→ **Exercise instructions**:
Reproduce, unchanged, the lines between the one holding "Amazon.co.jp: 蒼穹騎士団 シーカーペンギン・ドラゴン パラレル" and the last line of the records, including both ends, but no pictures.
[Given records]
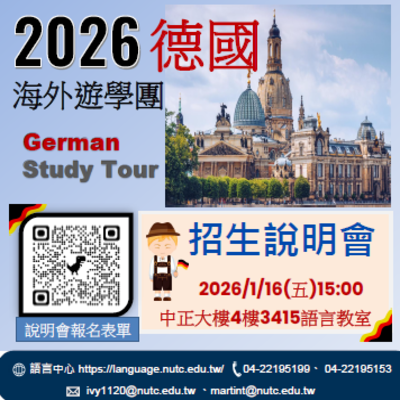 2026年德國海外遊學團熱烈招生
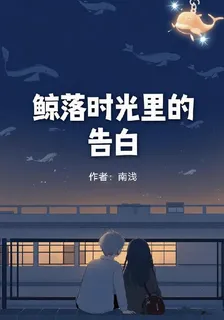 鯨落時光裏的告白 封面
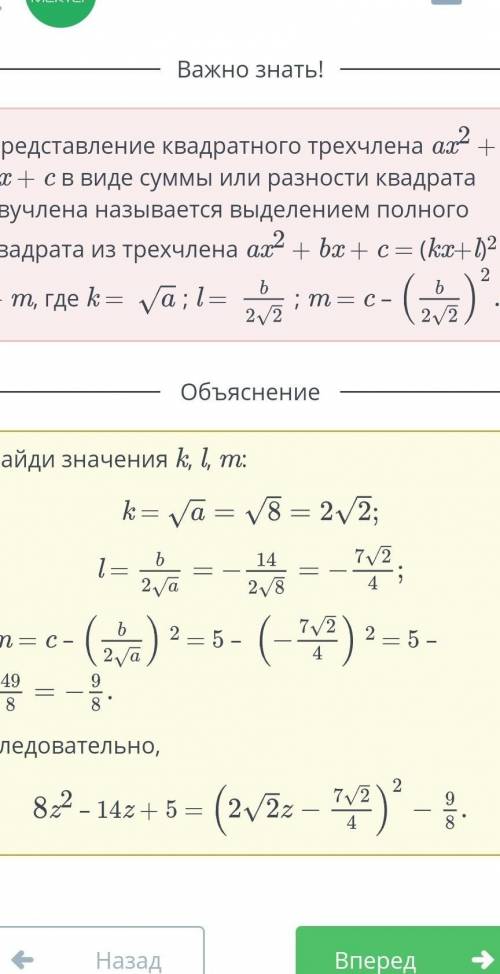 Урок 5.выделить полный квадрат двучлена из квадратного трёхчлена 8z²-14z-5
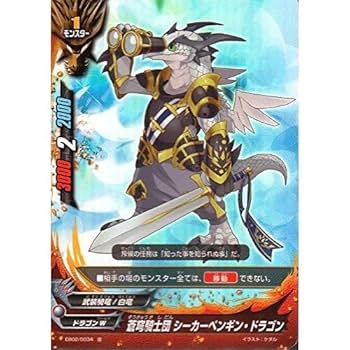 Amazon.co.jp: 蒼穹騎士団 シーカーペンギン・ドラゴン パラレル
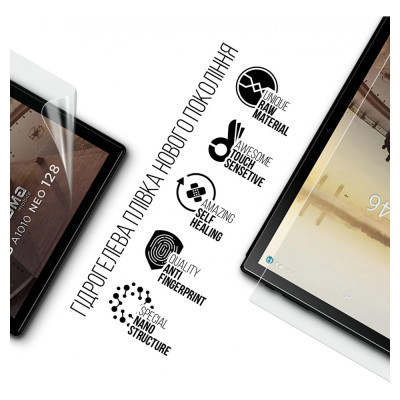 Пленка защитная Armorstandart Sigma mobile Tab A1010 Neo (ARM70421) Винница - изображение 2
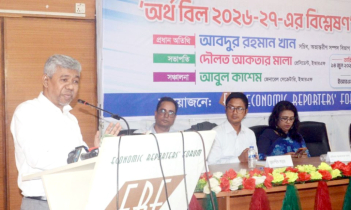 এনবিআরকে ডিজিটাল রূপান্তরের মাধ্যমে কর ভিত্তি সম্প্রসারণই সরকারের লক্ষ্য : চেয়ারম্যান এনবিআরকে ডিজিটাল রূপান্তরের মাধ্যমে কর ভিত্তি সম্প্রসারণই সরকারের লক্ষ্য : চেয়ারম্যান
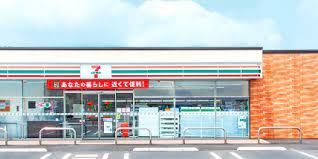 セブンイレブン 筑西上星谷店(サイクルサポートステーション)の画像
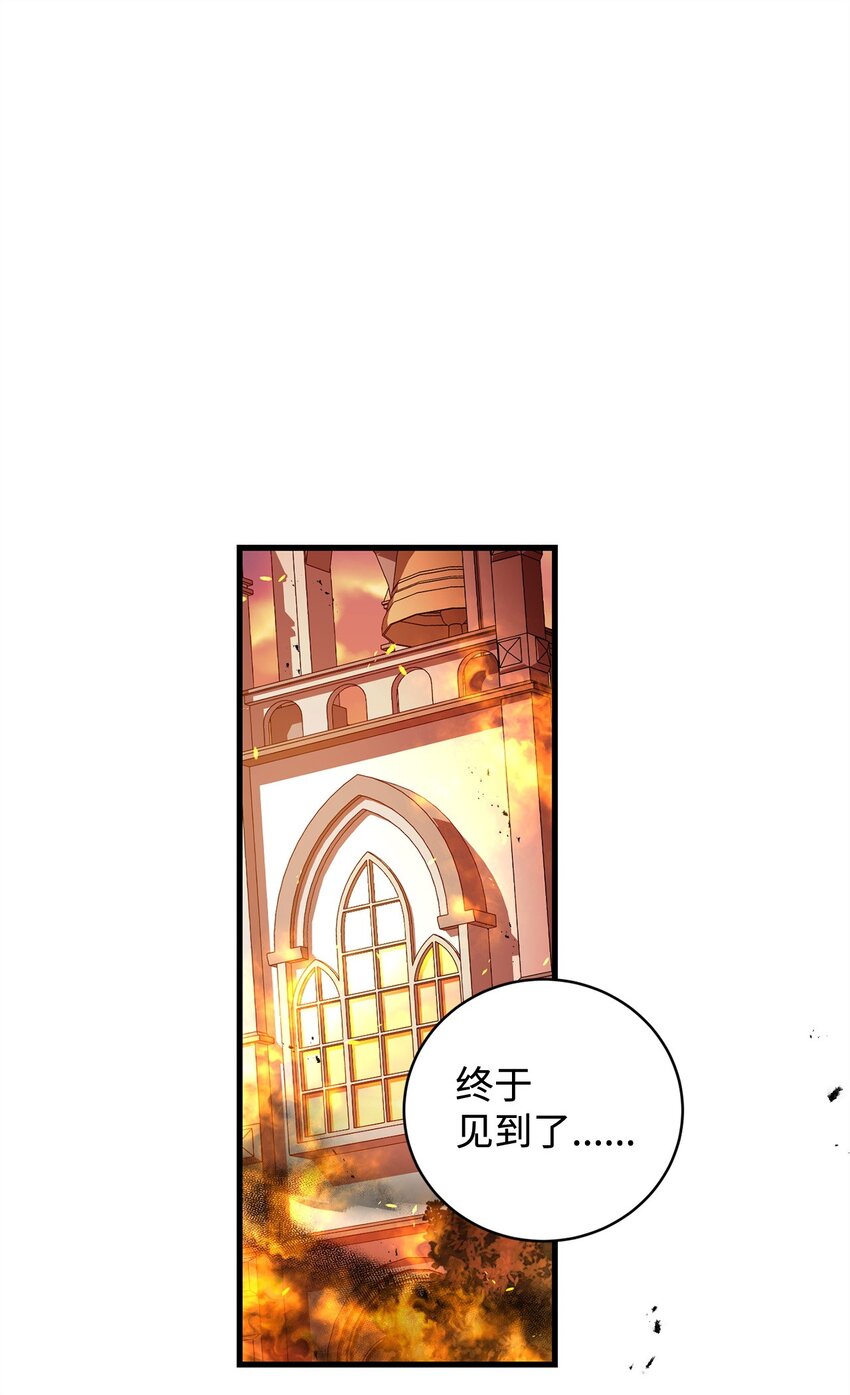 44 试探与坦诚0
[/Given records]
→ **Reply**:
 Amazon.co.jp: 蒼穹騎士団 シーカーペンギン・ドラゴン パラレル
 Пленка защитная Armorstandart Sigma mobile Tab A1010 Neo (ARM70421) Винница - изображение 2
 এনবিআরকে ডিজিটাল রূপান্তরের মাধ্যমে কর ভিত্তি সম্প্রসারণই সরকারের লক্ষ্য : চেয়ারম্যান এনবিআরকে ডিজিটাল রূপান্তরের মাধ্যমে কর ভিত্তি সম্প্রসারণই সরকারের লক্ষ্য : চেয়ারম্যান
 セブンイレブン 筑西上星谷店(サイクルサポートステーション)の画像
 44 试探与坦诚0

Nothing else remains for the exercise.